From flight simulators and first-person shooters to MMPOG and
innovative strategy games like 2008's "Spore," computer games owe
their development to computer simulation and imaging produced by
and for the military during the Cold War. To understand their place
in contemporary culture, Patrick Crogan argues, we must first
understand the military logics that created and continue to inform
them. "Gameplay Mode" situates computer games and gaming within the
contemporary technocultural moment, connecting them to developments
in the conceptualization of pure war since the Second World War and
the evolution of simulation as both a technological achievement and
a sociopolitical tool.
Crogan begins by locating the origins of computer games in the
development of cybernetic weapons systems in the 1940s, the U.S.
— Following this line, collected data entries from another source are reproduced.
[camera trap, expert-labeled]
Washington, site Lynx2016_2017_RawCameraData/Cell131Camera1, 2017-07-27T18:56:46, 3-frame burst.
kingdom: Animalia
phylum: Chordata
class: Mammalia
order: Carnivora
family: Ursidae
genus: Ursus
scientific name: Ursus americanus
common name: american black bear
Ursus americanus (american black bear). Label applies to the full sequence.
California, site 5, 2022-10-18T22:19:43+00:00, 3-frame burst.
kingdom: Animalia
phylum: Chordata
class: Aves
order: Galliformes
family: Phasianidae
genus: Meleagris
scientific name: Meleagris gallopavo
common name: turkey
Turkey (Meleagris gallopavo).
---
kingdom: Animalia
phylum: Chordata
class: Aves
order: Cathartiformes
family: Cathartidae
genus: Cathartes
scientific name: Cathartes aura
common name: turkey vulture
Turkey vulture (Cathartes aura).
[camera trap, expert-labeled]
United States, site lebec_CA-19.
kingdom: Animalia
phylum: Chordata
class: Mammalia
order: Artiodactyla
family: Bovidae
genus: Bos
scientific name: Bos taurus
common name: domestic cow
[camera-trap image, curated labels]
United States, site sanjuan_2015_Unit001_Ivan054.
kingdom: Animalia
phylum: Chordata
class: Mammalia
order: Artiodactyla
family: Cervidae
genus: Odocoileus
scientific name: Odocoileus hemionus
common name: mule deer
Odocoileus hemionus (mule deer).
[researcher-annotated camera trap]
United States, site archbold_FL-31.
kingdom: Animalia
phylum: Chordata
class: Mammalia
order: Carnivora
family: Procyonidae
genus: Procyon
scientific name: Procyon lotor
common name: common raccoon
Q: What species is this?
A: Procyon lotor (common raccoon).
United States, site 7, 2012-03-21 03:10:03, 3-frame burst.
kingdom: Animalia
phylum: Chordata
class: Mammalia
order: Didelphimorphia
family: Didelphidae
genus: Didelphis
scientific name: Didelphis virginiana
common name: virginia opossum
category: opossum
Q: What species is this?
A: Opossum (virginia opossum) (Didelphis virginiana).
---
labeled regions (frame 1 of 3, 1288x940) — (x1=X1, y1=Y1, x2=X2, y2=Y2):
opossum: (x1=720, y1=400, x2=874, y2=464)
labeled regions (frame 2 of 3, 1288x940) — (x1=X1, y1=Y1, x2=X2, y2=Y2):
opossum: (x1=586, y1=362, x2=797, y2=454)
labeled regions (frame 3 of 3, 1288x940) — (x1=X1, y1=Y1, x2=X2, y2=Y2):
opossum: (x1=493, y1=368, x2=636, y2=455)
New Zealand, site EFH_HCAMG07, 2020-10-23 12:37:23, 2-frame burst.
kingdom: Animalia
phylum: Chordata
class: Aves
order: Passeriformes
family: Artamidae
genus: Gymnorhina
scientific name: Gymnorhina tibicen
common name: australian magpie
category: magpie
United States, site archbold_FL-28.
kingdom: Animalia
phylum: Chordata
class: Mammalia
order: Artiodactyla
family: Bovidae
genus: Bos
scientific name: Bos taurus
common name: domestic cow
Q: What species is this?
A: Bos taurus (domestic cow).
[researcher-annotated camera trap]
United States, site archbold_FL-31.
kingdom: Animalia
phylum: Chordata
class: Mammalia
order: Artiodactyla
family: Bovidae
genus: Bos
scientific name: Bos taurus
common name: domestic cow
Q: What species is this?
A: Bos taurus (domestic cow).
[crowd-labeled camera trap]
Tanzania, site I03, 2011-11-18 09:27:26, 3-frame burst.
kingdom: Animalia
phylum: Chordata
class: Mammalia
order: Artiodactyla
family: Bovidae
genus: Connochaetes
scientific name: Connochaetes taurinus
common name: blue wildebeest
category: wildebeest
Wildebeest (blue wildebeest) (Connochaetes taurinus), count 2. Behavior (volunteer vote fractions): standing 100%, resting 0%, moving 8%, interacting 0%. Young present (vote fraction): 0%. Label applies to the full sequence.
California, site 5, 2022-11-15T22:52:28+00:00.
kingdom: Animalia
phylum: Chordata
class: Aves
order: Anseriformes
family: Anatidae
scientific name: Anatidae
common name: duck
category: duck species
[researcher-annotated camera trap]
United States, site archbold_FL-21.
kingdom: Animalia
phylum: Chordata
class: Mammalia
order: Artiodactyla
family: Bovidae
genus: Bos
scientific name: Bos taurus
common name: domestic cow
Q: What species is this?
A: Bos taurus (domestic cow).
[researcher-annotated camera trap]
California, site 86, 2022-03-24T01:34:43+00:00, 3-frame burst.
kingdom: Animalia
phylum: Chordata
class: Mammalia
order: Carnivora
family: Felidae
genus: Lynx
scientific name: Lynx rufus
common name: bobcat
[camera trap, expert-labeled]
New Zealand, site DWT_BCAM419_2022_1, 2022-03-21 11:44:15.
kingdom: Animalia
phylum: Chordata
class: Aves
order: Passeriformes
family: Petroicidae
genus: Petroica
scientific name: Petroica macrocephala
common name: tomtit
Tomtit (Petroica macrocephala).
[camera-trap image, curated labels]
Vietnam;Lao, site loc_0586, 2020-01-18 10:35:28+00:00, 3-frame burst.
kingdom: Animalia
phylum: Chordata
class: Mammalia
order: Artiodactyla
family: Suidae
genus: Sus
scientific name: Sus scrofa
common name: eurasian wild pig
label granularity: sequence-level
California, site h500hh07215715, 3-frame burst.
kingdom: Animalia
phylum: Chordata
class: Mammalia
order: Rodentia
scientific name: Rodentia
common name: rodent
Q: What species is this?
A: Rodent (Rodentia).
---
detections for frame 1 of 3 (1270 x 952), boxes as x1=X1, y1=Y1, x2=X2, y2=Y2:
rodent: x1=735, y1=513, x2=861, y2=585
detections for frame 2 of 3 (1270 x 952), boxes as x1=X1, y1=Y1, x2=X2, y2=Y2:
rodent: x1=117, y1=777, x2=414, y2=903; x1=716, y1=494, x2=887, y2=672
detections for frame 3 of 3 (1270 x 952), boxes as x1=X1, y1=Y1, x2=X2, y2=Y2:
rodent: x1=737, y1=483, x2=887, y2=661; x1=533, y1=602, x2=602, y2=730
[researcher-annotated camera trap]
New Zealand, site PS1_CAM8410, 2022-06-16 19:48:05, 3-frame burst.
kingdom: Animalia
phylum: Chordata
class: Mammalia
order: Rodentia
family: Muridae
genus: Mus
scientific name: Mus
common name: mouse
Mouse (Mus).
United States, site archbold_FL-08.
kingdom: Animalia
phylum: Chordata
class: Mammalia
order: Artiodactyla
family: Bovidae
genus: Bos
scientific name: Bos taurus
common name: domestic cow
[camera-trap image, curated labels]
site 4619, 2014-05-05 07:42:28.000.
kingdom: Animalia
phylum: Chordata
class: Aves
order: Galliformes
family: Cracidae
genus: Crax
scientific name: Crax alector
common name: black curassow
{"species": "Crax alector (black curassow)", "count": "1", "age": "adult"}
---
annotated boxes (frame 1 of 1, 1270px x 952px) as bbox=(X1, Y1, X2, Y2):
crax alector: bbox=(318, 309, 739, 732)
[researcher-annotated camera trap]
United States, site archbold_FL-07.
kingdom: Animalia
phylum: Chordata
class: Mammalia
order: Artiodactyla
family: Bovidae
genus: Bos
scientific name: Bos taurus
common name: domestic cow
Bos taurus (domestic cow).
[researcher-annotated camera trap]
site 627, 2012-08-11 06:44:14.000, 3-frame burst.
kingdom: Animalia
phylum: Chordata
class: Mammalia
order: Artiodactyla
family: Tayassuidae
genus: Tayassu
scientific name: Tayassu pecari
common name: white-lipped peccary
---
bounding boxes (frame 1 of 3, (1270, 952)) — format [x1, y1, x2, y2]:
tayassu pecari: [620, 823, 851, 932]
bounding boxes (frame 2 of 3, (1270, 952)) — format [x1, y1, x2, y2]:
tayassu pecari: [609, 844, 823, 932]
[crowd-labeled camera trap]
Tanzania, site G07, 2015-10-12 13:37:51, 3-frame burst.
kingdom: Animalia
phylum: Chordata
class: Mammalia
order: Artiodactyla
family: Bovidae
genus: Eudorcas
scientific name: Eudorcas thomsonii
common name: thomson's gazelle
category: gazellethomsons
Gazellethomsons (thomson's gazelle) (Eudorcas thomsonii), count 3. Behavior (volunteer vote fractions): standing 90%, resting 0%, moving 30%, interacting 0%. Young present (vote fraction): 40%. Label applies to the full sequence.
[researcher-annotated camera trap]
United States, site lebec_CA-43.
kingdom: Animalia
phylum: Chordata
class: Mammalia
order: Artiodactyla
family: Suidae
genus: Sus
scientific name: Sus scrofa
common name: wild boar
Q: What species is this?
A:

Air Force's attempt to use computer simulation to protect the
country against nuclear attack, and the U.S. military's development
of the SIMNET simulated battlefield network in the late 1980s. He
then examines specific game modes and genres in detail, from the
creation of virtual space in fight simulation games and the
co-option of narrative forms in gameplay to the continuities
between online gaming sociality and real-world communities and the
potential of experimental or artgame projects like "September 12th:
A Toy World "and" Painstation, "to critique conventional computer
games.
Drawing on critical theoretical perspectives on computer-based
technoculture, Crogan reveals the profound extent to which today's
computer games--and the wider culture they increasingly
influence--are informed by the technoscientific program they
inherited from the military-industrial complex. But, Crogan
concludes, games can play with, as well as play out, their
underlying logic, offering the potential for computer gaming to
anticipate a different, more peaceful and hopeful future.